O pano de fundo geral era que as TICs (radical software) podiam transformar a consciência
humana e as relações sociais. As tecnologias não existem descoladas do social. Elas moldam a
forma como subjetividades, valores, quadros de entendimento e, enfim, o próprio mundo se
configuram. A idéia central era estender a contra-cultura para contra-tecnologias. As
tecnologias tinham um papel desafiador, podendo criar brechas de contestação aos grupos
hegemônicos. (Obs: Essas idéias acabam por criticar a Nova Esquerda, que adotava um viés
antitecnológico).
Michael Shamberg, um dos fundadores da Raindance, expressou uma proposta de
transformação social via tecnologias na edição Guerrilla Television. Esse trabalho, um
clássico do movimento de mídia alternativa, faz uma interessante síntese da experiência e da
filosofia dos grupos de vídeo (video collectives). A publicação passou a ser adotada como
manual, guia, programa político e molde para o estabelecimento de prognósticos.
Guerrilla Television afirmava que as tecnologias determinavam o caráter da sociedade. A
escrita teria participado da conformação um tipo de sociedade (com suas respectivas
estruturas e instituições sociais), assim como a imprensa, a TV, os computadores e o vídeo.
Antecipando a idéia de sociedade da informação, ele defendia que uma guinada fundamental
do produto para o processo teria ocorrido, resultando na primazia da informação eletrônica.
Deduzia-se que a mudança social dependia de uma apropriação das TICs. O destino dos EUA
estaria ligado ao futuro da televisão. O autor criticava tanto a TV comercial quanto a pública
como unidirecionais e autoritárias. Ele enfatizava a significação histórica da câmera de
portátil, as vantagens do vídeo sobre o filme e a promessa dos videocassetes.
Shamberg ressaltava a importância de ligar o grande avanço do vídeo ao poderoso meio
televisivo. Para ele, o casamento entre o vídeo e a tecnologia do cabo resultaria em uma nova
forma emancipatória de guerrilha televisiva. Ele visualizava a possibilidade de uma linha
informativa de mão dupla. Programas locais poderiam garantir grandes audiências e permitir a
expressão do cidadão ordinário.
O autor convidava os ativistas a se engajarem para garantir a existência de canais públicos nos
sistemas a cabo. Ele sugeria que a qualidade técnica no uso do vídeo era uma excelente
estratégia para ganhar o apoio tanto do povo como da indústria.
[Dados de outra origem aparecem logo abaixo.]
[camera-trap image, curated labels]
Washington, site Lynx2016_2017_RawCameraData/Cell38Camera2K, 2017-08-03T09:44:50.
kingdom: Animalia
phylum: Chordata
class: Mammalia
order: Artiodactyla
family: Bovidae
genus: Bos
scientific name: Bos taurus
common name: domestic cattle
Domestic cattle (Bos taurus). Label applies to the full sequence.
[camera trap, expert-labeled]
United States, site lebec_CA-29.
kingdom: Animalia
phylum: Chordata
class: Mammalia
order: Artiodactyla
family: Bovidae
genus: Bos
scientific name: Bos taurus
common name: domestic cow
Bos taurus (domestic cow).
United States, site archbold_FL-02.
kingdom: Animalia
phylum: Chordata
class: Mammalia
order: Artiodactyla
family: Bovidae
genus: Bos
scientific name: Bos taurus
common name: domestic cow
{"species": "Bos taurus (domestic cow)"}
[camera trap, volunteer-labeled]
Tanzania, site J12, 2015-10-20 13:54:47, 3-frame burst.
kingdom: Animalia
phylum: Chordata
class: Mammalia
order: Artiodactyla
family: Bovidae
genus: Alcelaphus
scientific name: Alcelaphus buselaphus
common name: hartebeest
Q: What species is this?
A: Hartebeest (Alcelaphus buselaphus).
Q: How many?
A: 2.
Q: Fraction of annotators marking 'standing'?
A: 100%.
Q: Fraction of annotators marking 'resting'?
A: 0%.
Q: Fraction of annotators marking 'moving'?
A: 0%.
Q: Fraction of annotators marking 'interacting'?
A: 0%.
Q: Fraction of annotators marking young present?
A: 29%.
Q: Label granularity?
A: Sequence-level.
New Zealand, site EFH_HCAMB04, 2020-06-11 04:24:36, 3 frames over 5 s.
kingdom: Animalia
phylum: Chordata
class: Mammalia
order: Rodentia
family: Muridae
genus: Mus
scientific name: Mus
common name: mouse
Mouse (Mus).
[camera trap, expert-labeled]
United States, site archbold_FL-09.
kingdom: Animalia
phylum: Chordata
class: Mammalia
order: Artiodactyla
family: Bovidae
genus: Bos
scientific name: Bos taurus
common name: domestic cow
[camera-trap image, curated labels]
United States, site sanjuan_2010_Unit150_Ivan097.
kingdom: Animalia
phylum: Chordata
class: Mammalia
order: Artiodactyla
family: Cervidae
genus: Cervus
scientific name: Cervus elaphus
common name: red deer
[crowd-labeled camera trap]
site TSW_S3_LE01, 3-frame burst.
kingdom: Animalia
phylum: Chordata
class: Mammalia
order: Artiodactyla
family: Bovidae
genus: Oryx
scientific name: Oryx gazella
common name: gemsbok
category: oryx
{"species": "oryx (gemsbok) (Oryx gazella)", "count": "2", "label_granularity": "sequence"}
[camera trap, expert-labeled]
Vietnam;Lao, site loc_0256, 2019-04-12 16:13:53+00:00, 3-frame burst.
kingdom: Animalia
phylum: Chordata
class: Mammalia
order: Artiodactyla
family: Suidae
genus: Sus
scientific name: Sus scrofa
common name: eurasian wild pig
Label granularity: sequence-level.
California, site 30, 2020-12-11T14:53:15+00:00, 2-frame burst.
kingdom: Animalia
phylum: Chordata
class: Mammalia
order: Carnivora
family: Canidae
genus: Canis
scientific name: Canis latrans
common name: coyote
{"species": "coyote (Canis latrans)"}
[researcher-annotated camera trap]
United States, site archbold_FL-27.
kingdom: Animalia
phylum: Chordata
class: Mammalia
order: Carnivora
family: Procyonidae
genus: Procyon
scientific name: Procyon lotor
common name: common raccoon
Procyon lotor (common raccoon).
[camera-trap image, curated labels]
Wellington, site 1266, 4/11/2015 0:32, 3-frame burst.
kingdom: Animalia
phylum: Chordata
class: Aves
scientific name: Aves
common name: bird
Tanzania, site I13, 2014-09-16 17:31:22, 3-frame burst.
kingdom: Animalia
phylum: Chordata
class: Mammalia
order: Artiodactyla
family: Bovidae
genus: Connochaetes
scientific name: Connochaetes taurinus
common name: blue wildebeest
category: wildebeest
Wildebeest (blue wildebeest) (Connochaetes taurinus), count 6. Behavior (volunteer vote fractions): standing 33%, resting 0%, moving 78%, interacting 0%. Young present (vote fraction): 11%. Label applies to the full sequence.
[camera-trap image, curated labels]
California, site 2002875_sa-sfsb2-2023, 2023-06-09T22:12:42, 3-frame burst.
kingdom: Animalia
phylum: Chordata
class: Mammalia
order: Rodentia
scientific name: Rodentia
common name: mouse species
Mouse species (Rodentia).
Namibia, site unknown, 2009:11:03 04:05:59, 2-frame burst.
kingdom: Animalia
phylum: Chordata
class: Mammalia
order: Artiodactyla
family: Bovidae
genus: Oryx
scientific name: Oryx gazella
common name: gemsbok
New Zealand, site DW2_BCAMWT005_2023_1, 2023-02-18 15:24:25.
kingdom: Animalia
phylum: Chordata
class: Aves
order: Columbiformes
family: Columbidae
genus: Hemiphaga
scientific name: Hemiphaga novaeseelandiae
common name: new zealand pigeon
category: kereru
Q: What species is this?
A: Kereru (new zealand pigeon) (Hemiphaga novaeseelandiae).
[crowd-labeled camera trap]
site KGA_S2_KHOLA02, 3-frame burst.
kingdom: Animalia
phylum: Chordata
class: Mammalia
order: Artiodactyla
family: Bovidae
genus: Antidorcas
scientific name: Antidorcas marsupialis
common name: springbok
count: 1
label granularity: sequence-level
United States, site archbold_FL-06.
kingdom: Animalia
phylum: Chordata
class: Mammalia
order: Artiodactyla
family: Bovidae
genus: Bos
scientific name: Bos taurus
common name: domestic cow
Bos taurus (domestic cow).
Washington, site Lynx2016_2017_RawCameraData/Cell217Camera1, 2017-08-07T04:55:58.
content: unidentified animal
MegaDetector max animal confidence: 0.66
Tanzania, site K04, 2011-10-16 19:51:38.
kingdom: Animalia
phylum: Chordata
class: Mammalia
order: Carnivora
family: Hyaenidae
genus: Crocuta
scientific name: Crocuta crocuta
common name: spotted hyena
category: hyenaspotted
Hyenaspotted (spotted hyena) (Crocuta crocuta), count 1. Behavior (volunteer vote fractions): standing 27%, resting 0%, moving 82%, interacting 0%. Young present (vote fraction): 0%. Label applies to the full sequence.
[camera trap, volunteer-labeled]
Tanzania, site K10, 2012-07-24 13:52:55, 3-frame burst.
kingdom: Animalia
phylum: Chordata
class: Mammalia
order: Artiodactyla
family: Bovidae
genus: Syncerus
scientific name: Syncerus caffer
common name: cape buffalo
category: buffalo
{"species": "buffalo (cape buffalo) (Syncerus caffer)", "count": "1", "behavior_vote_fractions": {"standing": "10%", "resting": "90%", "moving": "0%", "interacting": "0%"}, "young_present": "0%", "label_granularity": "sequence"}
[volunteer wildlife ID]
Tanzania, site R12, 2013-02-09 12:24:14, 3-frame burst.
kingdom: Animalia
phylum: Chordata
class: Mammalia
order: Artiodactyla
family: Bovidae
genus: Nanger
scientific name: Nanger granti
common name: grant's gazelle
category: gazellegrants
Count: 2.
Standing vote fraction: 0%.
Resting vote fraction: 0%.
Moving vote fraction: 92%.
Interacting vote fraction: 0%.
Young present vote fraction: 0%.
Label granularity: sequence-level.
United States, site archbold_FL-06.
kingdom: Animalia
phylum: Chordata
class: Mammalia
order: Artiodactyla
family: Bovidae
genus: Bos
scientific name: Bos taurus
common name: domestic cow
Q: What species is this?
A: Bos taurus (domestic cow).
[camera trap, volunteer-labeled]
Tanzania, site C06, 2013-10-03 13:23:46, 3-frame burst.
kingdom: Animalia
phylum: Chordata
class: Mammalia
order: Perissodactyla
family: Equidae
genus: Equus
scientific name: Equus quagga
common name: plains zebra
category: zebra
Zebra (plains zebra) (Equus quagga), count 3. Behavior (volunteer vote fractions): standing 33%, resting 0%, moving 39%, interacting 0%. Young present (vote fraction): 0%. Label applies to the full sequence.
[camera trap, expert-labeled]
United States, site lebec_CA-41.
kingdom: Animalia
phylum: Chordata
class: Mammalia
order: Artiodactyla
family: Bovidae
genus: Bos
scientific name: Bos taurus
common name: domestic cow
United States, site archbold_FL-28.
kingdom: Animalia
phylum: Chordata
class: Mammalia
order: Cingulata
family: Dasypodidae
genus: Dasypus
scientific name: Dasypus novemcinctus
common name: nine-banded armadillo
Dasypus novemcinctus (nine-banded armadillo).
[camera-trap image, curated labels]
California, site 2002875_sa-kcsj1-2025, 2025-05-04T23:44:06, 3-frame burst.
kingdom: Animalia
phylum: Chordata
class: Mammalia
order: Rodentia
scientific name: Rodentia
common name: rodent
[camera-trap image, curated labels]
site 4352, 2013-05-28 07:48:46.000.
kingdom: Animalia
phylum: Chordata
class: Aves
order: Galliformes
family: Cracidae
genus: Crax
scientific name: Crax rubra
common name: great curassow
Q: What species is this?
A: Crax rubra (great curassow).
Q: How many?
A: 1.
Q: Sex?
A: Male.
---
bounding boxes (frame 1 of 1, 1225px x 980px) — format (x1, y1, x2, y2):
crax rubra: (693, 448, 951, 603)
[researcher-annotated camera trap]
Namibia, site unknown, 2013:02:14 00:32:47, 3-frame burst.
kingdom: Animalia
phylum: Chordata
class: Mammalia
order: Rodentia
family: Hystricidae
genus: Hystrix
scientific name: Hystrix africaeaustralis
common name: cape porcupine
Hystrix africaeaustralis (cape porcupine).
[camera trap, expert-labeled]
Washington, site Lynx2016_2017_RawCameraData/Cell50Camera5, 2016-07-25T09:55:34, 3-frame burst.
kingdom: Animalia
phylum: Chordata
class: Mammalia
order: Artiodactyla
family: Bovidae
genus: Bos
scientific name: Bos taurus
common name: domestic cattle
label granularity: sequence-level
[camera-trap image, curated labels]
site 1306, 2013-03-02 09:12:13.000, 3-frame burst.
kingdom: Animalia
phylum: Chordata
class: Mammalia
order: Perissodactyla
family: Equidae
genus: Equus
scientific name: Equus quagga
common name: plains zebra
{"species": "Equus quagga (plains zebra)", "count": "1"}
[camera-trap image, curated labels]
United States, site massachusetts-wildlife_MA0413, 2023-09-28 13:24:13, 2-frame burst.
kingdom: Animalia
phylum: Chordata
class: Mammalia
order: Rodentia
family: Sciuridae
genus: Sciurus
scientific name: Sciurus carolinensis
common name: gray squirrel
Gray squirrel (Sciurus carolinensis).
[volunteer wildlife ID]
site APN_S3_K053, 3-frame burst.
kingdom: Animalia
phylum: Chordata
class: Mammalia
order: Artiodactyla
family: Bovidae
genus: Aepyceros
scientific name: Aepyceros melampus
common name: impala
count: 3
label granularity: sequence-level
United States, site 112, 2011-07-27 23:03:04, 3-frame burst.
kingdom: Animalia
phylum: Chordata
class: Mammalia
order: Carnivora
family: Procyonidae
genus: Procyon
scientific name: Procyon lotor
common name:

Ainda que tivesse uma retórica radical, Shamberg avisou que seu livro desagradaria os
revolucionários mais tradicionais, porque ele propunha o uso de TICs e não ações
clandestinas e violentas. Ele criticava as táticas do Black Panters, bem como do Students for a
Democratic Society. Em uma cultura cibernética, dizia ele, o poder vinha de computadores e
não de armas. Para ele, as TICs podiam renovar a democracia americana, desde que as
pessoas fossem capacitadas a lidar com as ferramentas da informação.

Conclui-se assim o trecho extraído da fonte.